-- Passage to read start --

Select Committee on Business and Enterprise Written Evidence


Supplementary memorandum submitted by Black & Veatch Ltd

A PRACTICAL CRITIQUE OF DISPUTE RESOLUTION PROCEDURES SELECTED BY THE TURKISH CENTRAL FINANCE AND CONTRACTS UNIT IN SERVICE CONTRACTS FUNDED BY EUROPEAN UNION EXTERNAL AID

THE ISSUE

  The Turkish government has decided that any disputes arising between it and consultants it engages in connection with European Union (EU) funded infrastructure projects, shall be adjudicated in the Turkish public courts. Credible evidence indicates that the Turkish public courts suffer from corruption and cannot be relied on to determine disputes expeditiously or fairly. Consultancies from EU member states which have much to contribute to these projects, may therefore be deterred from taking part in these projects. The Turkish government's decision contrasts with its approach to contractors whose disputes will be adjudicated by international arbitration.

THE BACKGROUND

  The EU has agreed with the Government of Turkey that the EU will provide finance from its general budget for external assistance, to projects aimed at improving environmental protection and ensuring compliance with EU directives on control of water pollution. These projects, and the EU's financial contributions to them, are being administered by a Central Finance and Contracts Unit (CFCU) established within the Government of the Republic of Turkey.

-- Passage to read end --
-- Excerpted records start --

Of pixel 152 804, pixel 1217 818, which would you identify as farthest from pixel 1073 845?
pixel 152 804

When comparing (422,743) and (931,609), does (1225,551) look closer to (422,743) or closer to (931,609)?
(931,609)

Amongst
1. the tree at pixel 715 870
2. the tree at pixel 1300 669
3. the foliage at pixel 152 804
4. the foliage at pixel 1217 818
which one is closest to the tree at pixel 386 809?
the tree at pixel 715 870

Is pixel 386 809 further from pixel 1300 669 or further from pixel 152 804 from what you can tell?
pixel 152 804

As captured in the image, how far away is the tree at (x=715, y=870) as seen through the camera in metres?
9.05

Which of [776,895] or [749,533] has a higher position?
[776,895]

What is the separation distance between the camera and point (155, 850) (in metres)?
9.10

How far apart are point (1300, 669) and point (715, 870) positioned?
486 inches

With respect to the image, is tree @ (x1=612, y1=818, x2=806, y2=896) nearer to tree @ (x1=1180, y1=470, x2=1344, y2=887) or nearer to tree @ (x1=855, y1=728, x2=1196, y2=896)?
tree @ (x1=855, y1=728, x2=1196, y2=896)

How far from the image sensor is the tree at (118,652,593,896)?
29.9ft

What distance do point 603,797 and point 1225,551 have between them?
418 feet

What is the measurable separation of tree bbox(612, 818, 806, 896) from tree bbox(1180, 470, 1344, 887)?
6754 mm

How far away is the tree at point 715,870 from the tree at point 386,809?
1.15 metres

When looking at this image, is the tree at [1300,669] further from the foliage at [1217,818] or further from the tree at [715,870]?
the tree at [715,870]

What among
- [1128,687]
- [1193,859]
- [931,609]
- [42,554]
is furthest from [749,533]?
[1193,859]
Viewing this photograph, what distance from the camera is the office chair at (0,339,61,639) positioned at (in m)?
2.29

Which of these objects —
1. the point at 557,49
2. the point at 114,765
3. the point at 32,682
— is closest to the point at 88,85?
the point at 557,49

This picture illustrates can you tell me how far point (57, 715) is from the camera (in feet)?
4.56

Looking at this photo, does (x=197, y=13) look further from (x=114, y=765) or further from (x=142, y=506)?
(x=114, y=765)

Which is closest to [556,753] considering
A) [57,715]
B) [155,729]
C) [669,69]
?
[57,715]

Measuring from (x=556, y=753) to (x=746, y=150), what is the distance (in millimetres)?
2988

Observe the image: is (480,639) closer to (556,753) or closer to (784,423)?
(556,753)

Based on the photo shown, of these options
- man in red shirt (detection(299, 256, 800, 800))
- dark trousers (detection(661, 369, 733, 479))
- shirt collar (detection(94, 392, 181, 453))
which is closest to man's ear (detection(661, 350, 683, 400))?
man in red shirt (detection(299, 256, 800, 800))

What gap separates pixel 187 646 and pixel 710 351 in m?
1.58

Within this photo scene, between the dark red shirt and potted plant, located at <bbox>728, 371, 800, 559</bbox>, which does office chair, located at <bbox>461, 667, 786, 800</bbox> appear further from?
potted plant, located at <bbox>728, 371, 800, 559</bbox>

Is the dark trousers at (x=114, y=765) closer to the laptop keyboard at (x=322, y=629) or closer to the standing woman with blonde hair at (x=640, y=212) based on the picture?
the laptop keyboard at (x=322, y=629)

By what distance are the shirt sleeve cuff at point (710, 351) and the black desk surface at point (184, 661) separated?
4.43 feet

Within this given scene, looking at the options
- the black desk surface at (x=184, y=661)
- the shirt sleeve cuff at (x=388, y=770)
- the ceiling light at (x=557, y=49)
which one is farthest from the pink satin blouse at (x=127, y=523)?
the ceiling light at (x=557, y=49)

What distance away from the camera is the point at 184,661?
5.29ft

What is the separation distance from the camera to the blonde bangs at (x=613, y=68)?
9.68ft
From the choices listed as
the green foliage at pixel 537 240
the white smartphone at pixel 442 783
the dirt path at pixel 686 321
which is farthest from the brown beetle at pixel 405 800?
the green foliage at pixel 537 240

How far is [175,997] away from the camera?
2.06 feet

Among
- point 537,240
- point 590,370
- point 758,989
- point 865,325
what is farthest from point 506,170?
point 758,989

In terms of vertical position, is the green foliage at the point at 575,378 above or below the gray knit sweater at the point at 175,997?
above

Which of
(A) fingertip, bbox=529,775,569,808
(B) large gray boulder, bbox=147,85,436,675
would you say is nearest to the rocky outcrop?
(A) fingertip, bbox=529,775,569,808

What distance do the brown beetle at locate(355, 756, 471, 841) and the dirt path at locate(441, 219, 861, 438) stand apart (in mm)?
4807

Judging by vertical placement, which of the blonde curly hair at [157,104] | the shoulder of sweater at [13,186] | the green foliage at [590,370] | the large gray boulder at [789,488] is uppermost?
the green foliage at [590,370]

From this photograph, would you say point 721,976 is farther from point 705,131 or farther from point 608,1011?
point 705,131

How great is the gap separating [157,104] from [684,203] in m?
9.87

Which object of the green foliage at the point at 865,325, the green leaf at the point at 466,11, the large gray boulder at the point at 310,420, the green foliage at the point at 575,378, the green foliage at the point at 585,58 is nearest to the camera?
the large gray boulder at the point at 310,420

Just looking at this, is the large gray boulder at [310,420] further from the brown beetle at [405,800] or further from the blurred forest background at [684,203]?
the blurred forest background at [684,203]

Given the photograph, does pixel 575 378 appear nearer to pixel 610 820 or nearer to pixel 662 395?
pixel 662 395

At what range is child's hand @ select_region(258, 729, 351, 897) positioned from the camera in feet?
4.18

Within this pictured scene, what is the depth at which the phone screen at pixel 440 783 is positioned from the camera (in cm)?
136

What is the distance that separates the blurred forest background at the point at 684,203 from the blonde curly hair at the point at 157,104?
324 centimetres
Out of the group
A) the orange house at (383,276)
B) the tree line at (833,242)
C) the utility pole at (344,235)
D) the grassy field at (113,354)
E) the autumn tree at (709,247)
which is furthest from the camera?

-- Excerpted records end --

# Exercise instructions
1: From the memorandum on Turkish dispute resolution, copy the passage starting at "Supplementary memorandum submitted" and ending at "by international arbitration.".
2: In the memorandum on Turkish dispute resolution, how will disputes involving contractors be adjudicated?
The items are separate material and have no connection to the memorandum.

# Results by task
1:
Supplementary memorandum submitted by Black & Veatch Ltd

A PRACTICAL CRITIQUE OF DISPUTE RESOLUTION PROCEDURES SELECTED BY THE TURKISH CENTRAL FINANCE AND CONTRACTS UNIT IN SERVICE CONTRACTS FUNDED BY EUROPEAN UNION EXTERNAL AID

THE ISSUE

  The Turkish government has decided that any disputes arising between it and consultants it engages in connection with European Union (EU) funded infrastructure projects, shall be adjudicated in the Turkish public courts. Credible evidence indicates that the Turkish public courts suffer from corruption and cannot be relied on to determine disputes expeditiously or fairly. Consultancies from EU member states which have much to contribute to these projects, may therefore be deterred from taking part in these projects. The Turkish government's decision contrasts with its approach to contractors whose disputes will be adjudicated by international arbitration.

2: By international arbitration.